Intervention de Éliane Assassi

Réunion du 1er avril 2021 à 15h00
Évolution de la situation sanitaire et mesures nécessaires pour y répondre — Débat et vote sur une déclaration du gouvernement

Photo de Éliane AssassiÉliane Assassi :

Nous sommes donc convoqués aujourd’hui pour vous écouter nous expliquer les décisions présidentielles, au cas où nous n’aurions pas bien compris. De surcroît, vous nous demandez de voter sur des propositions, d’une part, qui n’ont absolument pas été débattues préalablement, et, d’autre part, dont nous ignorons les motivations. En clair, nous ne savons pas pourquoi Emmanuel Macron a décidé certaines mesures qu’il rejetait quelques jours plus tôt, et pourquoi il en a écarté d’autres.

Dès le début de la crise, le 19 mars 2020, nous avons alerté, ici même, au Sénat, sur le risque de dérive autoritaire que comportait l’état d’urgence sanitaire. Depuis des mois, nous demandons de renoncer à cet état d’exception qui met le couvercle sur la démocratie. Rappelez-vous, mes chers collègues, de la dernière prorogation : nous avons rappelé que l’état d’urgence n’était plus une justification et que la gravité de la situation exigeait de rendre au Parlement sa capacité permanente de décision.

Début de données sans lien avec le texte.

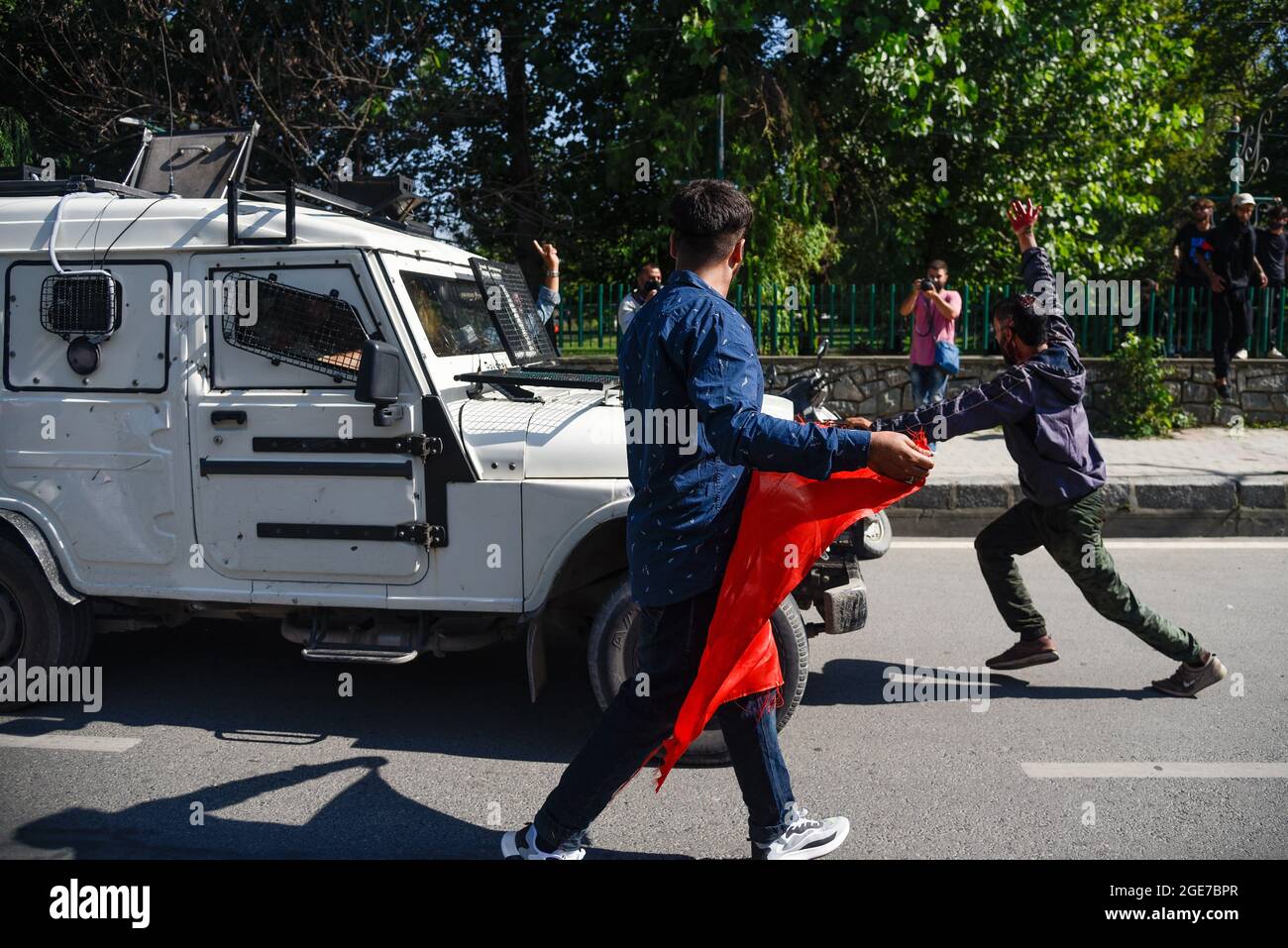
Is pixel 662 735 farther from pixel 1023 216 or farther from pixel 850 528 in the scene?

La représentation nationale, c’est la représentation du peuple, monsieur le Premier ministre. Le Parlement, c’est cela, et non un aréopage de gens inutiles, comme au temps du Conseil des Cinq-Cents. M. Macron et vous-même renvoyez à l’opinion publique cette conception qui serait la vôtre du Parlement.

Le mépris du Parlement est patent, et nous tenons à exprimer solennellement notre désaccord profond avec cette pratique institutionnelle. C’est même de la colère, monsieur le Premier ministre, car nous constatons la mise en pratique de la volonté jupitérienne d’écarter le Parlement de sa route, alors que la révision constitutionnelle préparée par le chef de l’État n’a pu être imposée ni ici ni au pays.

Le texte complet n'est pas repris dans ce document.